An Anonymous Girl(106)
Now that the opening tone has been set, it is time for the evening to truly begin.
And just as in the survey that brought us together, it starts with a morality query.
“Let’s backtrack. I have a question for the two of you.”
Your head jerks up, as does Thomas’s. You are both on high alert, wary of what might come next.
“Imagine you are a security guard stationed at a podium in the lobby of a small professional building. A woman you recognize because her husband has leased an office there asks you to hail a cab because she is feeling ill. Would you leave your post in violation of your duties to help her?”
You look utterly bewildered, Jessica. As you should; what could this possibly have to do with you? But the faintest hint of frown appears on Thomas’s brow.
“I guess so,” you finally say.
“Well?” Thomas is prompted.
“I suppose . . . I would also leave and help her,” he says.
“How interesting! That’s exactly what the security guard in your building did.”
He inches closer to the armrest. Farther away from me.
He wipes his palms on his khakis as he follows my gaze to the piece of paper tucked partially beneath the laptop.
Two days after April’s death, this particular sheet of paper was removed from the visitor’s log in the lobby of Thomas’s office, the one the security guard maintains.
This was done, of course, without Thomas’s knowledge.
Thomas’s professional reputation would be destroyed if news got out that he had slept with a young woman who had come to him for a psychological consult. He might lose his license.
It was expected that after Thomas’s one-night stand with April, he would swiftly expunge evidence revealing the origin of their connection. Any electronic records, such as the appointment in his iCalendar and notes on his computer from the session, would be deleted.
But attending to every last detail is not one of Thomas’s strengths.
He is so accustomed to passing by the security guard’s station that he might have forgotten all guests must sign in to gain admittance to the building. April’s full name and the time of her visit would be recorded in the thick, leather-bound log.
The general time frame of April’s consult could be pinpointed: She met Thomas shortly before she joined my study.
The sheet containing her neat, rounded signature was torn out and tucked into my purse long before a cab could be hailed by the guard— but then, 5:30 P.M. on a rainy weekday is always a tricky time to find a taxi.
Now that piece of paper is retrieved from beneath the laptop and passed to Thomas.
“Here’s the page from the visitor’s log on the day Katherine April Voss had her consult with you, Thomas is told. “A few weeks before you slept together at her apartment.”
He stares at it for a long moment. It’s as though he can’t quite process what he is seeing.
Then he bends over and dry heaves into his napkin.
Thomas is not always effective at managing his stress.
His eyes shoot up to find mine. “Oh my God, Lydia, no, it’s not what you think—”
“I know exactly what it is, Thomas.”
When Thomas raises a shaking hand to lift his glass of Scotch, the gauntlet is laid down.
“I have something each of you desperately needs,” you and Thomas are told. “The digital tape and the visitor’s log. If those items fell into the hands of authorities, well, it would be difficult to explain. But there’s no reason for that to happen. You can both have what you desire. All you have to do is tell me the truth. Shall we begin?”
CHAPTER
SIXTY-EIGHT
Tuesday, December 25
The instant I see Thomas in Dr. Shields’s library, I know my plan won’t work.
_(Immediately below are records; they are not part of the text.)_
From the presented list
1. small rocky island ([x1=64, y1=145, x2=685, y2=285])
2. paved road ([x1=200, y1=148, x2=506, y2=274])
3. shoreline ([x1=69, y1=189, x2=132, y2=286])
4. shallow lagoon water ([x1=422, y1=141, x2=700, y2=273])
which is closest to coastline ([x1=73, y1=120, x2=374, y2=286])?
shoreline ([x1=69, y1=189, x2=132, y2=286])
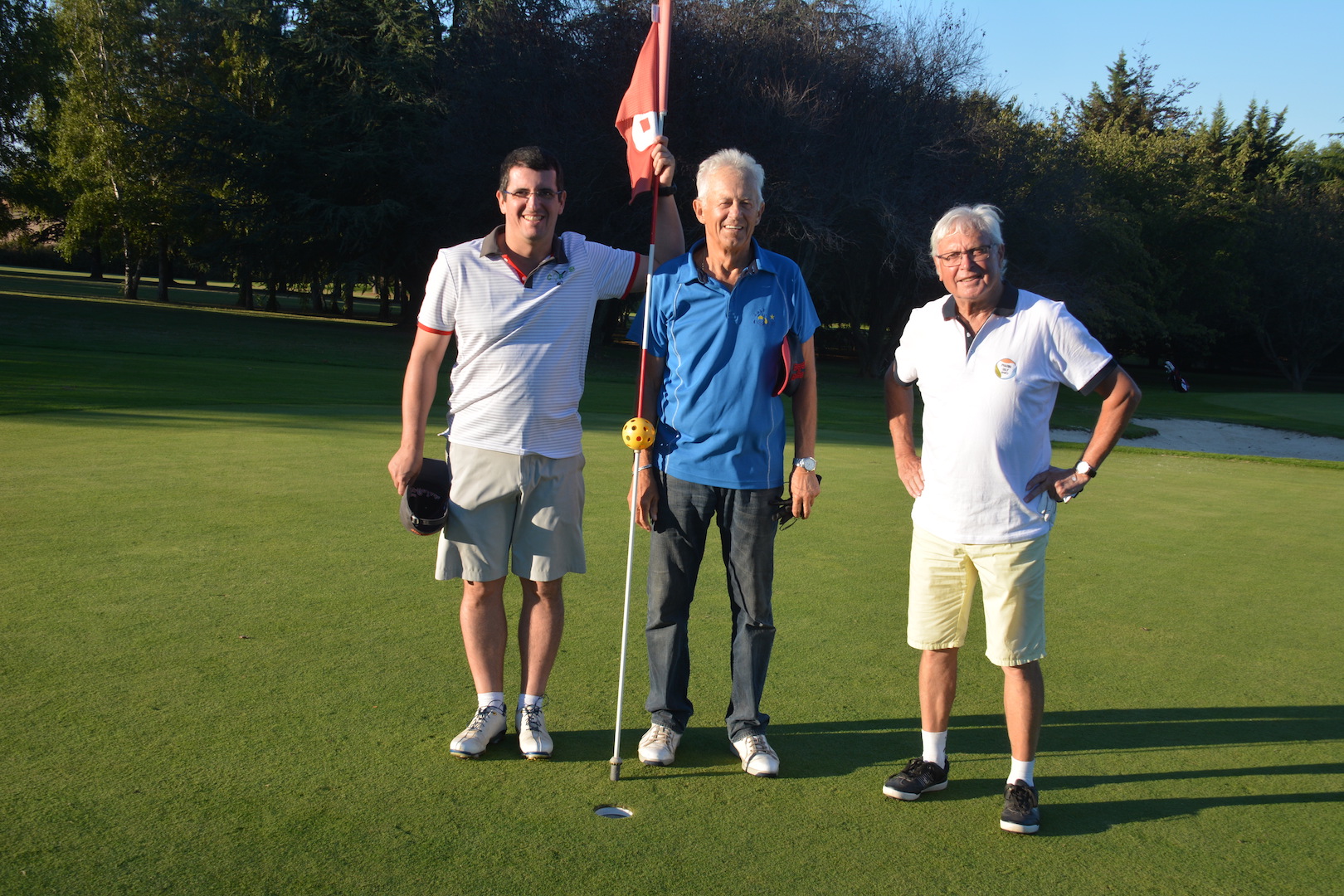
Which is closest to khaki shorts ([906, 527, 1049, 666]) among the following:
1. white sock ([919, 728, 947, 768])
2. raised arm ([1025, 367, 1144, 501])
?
raised arm ([1025, 367, 1144, 501])

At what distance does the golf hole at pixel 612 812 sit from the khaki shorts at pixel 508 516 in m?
0.80

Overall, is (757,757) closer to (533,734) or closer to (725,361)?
(533,734)

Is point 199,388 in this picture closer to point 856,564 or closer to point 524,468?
point 856,564

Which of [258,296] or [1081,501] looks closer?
[1081,501]

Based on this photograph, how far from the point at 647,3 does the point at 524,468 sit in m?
23.0

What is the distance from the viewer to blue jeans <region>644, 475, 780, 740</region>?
330cm

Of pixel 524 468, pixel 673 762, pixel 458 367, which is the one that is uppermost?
pixel 458 367

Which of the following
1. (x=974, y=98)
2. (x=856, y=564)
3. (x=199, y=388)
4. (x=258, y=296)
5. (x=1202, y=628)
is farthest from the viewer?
(x=258, y=296)

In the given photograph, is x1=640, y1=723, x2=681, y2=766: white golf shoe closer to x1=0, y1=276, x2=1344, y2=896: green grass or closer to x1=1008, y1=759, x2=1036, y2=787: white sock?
x1=0, y1=276, x2=1344, y2=896: green grass

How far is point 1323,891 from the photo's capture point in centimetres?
251

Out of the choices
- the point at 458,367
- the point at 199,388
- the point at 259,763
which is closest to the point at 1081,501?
the point at 458,367

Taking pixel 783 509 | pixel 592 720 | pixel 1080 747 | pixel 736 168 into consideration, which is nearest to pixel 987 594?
pixel 783 509

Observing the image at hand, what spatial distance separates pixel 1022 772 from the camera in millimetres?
2920

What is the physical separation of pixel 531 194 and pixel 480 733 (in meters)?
1.68
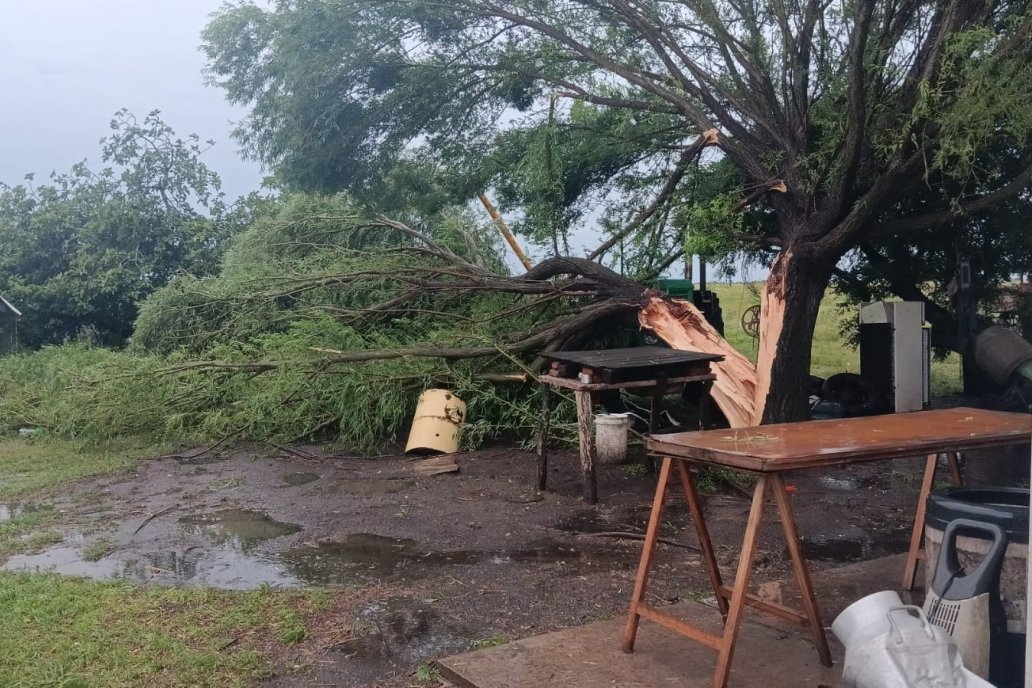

She is a step ahead of me, again.
After she called, I thought about going to the police, but I worried the information I could give them wouldn’t be enough. She’d probably concoct some compelling story about me being a disturbed girl who’d stolen her jewelry; she’d find a way to flip things so that I was the one who got arrested. So in the hours before I responded to her summons, I found an electronics store that was open on Christmas Day and bought a slim black watch that could record conversations.
“Last-minute present?” the clerk asked.
“Sort of,” I answered as I hurried out the door.
I was bringing Dr. Shields a gift, but not this one. The present I was assembling was far more personal and consequential.
The watch was intended to record her words when she opened her gift. I had Dr. Shields to thank for the idea: She was the one who illustrated the strategy of having a secret witness to a conversation when she had me visit Reyna and Tiffani.
I envisioned her staring down at her present, stunned, as I hit her with the second part of my one-two punch: I know you gave April the Vicodin she overdosed on.
She would be dangerously mad. But she wouldn’t be able to touch me, because I’d also tell her about how I’d set up e-mails on my computer addressed to Thomas, Mrs. Voss, Ben Quick—and the private investigator—with the evidence I’ve compiled, including a photograph of the pill Dr. Shields gave me. I wrote that I was on my way to see you. The e-mails are scheduled to be automatically sent tonight unless I get home and delete them, I’d planned to say. But if don’t hand what have me, then I won’t hand over what I have on you.